▸ GIVEN INSTRUCTION: Copy out the rows from the line containing "Judging by the" down to the line containing "narrow road (crop(26, 58, 158, 90)) <", both of those lines included, without changing a character.
* start *
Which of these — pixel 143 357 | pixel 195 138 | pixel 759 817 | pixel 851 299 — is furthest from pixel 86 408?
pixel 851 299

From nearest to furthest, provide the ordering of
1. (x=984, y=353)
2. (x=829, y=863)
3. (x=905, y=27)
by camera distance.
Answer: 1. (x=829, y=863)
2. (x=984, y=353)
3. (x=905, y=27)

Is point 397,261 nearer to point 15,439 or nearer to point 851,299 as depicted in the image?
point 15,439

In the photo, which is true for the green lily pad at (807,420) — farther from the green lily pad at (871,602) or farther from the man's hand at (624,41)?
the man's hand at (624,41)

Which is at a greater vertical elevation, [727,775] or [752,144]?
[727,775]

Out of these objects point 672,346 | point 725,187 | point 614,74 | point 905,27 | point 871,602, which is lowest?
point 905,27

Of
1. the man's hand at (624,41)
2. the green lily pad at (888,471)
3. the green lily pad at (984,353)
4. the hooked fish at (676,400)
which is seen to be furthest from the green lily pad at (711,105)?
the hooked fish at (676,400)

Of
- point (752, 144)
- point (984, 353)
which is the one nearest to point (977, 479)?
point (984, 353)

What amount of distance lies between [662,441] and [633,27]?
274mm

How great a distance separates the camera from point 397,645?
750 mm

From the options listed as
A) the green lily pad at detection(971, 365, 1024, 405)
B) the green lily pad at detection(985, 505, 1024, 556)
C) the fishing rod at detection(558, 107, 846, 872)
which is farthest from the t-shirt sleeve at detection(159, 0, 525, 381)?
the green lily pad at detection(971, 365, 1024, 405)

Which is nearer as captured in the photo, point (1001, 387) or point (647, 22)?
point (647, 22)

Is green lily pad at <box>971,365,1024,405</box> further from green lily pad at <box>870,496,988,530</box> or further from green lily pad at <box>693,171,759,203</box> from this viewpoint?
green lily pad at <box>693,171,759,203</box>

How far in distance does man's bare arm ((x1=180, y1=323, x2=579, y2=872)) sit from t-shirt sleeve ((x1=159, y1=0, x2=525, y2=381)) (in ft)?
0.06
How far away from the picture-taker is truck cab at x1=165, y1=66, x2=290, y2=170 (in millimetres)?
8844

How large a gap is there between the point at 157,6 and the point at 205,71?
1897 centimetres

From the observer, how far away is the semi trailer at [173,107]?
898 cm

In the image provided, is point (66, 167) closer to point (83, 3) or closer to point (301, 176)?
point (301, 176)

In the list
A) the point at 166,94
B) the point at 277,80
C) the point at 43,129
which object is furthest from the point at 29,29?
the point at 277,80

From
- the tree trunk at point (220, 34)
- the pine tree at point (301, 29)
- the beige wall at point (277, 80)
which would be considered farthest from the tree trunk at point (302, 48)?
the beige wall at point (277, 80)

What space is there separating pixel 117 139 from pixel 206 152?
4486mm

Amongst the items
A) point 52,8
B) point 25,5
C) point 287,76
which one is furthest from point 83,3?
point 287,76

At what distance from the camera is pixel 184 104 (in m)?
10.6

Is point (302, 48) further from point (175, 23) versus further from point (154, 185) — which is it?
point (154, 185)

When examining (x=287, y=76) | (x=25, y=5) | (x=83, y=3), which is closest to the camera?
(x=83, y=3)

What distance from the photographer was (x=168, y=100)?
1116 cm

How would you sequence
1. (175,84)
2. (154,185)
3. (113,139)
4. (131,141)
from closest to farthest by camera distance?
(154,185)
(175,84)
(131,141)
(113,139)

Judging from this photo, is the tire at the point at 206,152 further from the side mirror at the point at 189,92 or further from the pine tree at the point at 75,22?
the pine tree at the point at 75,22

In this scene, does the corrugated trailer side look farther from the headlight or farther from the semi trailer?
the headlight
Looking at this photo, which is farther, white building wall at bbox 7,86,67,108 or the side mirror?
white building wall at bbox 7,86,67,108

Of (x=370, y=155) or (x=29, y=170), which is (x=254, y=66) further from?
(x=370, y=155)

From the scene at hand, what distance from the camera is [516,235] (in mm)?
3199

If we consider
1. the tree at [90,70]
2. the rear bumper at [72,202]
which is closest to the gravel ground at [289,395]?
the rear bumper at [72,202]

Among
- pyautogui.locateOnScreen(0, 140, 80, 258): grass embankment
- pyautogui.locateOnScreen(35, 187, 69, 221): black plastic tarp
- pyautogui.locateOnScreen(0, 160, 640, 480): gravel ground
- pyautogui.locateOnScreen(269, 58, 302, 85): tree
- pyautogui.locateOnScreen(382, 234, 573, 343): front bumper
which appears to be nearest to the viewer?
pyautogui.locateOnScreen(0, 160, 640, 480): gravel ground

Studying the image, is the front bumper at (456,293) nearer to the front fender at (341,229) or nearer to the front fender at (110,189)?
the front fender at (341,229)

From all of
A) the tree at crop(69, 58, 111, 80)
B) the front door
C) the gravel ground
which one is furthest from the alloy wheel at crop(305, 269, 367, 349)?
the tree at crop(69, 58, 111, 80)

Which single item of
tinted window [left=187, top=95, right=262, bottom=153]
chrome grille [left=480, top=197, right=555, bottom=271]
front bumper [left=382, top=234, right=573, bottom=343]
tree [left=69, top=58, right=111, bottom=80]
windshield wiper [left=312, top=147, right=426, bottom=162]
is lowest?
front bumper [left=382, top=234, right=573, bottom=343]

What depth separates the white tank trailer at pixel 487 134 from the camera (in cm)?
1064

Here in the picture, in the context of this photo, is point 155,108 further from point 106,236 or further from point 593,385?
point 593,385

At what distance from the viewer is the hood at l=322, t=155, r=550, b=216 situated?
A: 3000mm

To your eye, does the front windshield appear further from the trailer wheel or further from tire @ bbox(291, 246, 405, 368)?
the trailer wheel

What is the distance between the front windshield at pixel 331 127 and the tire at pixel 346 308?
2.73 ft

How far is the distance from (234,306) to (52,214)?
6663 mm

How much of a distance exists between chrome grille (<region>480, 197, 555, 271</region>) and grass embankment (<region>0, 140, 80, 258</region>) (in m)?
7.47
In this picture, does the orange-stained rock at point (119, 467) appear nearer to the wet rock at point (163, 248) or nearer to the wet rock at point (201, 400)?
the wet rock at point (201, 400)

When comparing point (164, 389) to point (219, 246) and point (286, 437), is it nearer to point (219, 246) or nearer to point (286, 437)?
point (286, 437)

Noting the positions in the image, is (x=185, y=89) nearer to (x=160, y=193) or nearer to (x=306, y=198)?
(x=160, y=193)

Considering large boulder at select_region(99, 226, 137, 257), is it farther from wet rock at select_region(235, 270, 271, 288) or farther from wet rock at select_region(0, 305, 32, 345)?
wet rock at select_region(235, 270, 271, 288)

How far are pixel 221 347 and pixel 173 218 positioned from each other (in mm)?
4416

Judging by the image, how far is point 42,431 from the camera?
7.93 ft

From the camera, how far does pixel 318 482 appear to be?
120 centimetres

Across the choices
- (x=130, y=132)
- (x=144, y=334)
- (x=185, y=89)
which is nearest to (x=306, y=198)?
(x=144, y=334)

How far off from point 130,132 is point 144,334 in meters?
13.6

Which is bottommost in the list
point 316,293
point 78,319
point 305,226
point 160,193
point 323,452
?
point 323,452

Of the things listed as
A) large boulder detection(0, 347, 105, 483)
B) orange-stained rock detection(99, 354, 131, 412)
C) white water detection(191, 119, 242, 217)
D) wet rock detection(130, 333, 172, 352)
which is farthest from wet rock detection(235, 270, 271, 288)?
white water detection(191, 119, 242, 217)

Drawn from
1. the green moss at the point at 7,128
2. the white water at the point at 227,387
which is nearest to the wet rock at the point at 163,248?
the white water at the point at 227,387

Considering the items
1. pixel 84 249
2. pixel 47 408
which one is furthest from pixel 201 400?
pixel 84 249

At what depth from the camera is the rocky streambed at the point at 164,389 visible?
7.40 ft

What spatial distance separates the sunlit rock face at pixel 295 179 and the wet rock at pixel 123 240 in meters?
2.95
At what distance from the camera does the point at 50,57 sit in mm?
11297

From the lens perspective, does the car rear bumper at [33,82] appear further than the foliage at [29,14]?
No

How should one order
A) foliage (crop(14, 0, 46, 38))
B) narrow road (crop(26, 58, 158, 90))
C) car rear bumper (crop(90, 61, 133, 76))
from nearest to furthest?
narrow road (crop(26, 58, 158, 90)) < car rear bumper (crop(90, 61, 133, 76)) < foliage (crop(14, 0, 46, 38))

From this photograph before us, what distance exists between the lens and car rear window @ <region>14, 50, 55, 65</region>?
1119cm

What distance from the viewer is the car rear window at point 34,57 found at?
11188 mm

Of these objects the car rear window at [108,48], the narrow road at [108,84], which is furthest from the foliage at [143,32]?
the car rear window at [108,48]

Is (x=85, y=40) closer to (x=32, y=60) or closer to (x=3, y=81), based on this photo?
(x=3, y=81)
* end *
▸ ANSWER:
Judging by the image, how far is point 42,431 from the camera?
7.93 ft

From the camera, how far does pixel 318 482 appear to be?
120 centimetres

Across the choices
- (x=130, y=132)
- (x=144, y=334)
- (x=185, y=89)
which is nearest to (x=306, y=198)?
(x=144, y=334)

How far off from point 130,132 is point 144,334 in meters?
13.6

Which is bottommost in the list
point 316,293
point 78,319
point 305,226
point 160,193
point 323,452
?
point 323,452

Of the things listed as
A) large boulder detection(0, 347, 105, 483)
B) orange-stained rock detection(99, 354, 131, 412)
C) white water detection(191, 119, 242, 217)
D) wet rock detection(130, 333, 172, 352)
which is farthest from wet rock detection(235, 270, 271, 288)?
white water detection(191, 119, 242, 217)

Drawn from
1. the green moss at the point at 7,128
2. the white water at the point at 227,387
which is nearest to the wet rock at the point at 163,248?
the white water at the point at 227,387

Considering the items
1. pixel 84 249
2. pixel 47 408
which one is furthest from pixel 201 400?
pixel 84 249

At what depth from the camera is the rocky streambed at the point at 164,389 visible?
7.40 ft

What spatial distance separates the sunlit rock face at pixel 295 179 and the wet rock at pixel 123 240 in meters?
2.95
At what distance from the camera does the point at 50,57 sit in mm?
11297

From the lens perspective, does the car rear bumper at [33,82] appear further than the foliage at [29,14]?
No

How should one order
A) foliage (crop(14, 0, 46, 38))
B) narrow road (crop(26, 58, 158, 90))
C) car rear bumper (crop(90, 61, 133, 76))
from nearest to furthest?
narrow road (crop(26, 58, 158, 90)) < car rear bumper (crop(90, 61, 133, 76)) < foliage (crop(14, 0, 46, 38))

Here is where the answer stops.